PROBLEM DETAILS: Turn the lines from the one containing "How far is the" through the last line into a Markdown table with the columns Row and Line, numbering each row and leaving out blank lines.

AVAILABLE DATA:
____
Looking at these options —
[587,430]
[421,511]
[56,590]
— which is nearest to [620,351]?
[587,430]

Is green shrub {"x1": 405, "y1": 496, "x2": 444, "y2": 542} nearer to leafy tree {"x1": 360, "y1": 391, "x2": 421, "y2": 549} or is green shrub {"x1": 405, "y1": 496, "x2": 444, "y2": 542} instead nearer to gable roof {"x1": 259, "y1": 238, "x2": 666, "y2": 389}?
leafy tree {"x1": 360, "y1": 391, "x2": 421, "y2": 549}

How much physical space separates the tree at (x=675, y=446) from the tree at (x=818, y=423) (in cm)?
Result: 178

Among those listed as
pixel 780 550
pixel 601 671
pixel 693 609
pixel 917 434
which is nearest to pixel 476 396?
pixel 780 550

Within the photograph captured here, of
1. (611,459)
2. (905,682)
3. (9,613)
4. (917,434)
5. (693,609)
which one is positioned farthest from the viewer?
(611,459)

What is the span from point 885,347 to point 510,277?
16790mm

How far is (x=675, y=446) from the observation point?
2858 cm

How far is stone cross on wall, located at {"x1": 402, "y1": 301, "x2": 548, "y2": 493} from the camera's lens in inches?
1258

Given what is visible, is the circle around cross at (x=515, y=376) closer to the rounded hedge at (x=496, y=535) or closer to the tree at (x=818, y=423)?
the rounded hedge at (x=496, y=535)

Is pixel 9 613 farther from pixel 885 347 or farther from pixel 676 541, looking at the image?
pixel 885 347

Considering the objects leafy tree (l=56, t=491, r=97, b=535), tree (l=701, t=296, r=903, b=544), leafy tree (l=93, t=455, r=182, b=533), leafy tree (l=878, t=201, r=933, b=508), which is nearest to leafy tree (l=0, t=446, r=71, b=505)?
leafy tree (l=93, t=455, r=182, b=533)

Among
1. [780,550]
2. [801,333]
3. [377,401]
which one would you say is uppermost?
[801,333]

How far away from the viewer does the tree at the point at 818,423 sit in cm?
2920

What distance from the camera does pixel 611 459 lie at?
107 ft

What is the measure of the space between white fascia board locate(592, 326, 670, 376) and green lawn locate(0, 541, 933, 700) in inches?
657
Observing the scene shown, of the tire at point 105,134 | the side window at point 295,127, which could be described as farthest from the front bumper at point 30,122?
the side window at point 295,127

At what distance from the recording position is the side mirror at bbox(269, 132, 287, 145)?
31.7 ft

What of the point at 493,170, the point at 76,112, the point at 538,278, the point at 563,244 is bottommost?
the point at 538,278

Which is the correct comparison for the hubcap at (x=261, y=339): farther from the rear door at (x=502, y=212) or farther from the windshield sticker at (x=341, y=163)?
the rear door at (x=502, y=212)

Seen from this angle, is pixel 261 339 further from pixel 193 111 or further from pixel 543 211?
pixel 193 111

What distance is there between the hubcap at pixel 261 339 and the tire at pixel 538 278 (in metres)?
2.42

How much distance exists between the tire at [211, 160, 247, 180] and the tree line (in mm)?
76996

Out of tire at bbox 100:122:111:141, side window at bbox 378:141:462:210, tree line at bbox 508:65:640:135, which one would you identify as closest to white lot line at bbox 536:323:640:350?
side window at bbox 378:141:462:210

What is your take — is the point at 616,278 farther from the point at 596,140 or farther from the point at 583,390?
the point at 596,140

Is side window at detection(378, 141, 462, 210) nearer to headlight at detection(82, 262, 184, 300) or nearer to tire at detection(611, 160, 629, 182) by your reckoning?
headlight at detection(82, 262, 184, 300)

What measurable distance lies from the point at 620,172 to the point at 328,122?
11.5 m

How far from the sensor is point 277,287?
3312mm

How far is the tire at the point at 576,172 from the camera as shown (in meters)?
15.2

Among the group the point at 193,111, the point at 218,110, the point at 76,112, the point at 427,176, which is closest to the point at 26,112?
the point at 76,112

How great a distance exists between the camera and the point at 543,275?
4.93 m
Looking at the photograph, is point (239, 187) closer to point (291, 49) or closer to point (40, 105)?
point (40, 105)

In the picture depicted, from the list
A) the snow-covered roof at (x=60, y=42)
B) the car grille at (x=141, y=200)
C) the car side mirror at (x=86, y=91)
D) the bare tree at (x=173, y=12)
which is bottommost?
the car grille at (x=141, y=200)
____
TASK ANSWER:
| Row | Line |
|---|---|
| 1 | How far is the tire at the point at 576,172 from the camera as shown (in meters)? |
| 2 | 15.2 |
| 3 | Among the group the point at 193,111, the point at 218,110, the point at 76,112, the point at 427,176, which is closest to the point at 26,112? |
| 4 | the point at 76,112 |
| 5 | How great a distance exists between the camera and the point at 543,275? |
| 6 | 4.93 m |
| 7 | Looking at the photograph, is point (239, 187) closer to point (291, 49) or closer to point (40, 105)? |
| 8 | point (40, 105) |
| 9 | In the picture depicted, from the list |
| 10 | A) the snow-covered roof at (x=60, y=42) |
| 11 | B) the car grille at (x=141, y=200) |
| 12 | C) the car side mirror at (x=86, y=91) |
| 13 | D) the bare tree at (x=173, y=12) |
| 14 | which is bottommost? |
| 15 | the car grille at (x=141, y=200) |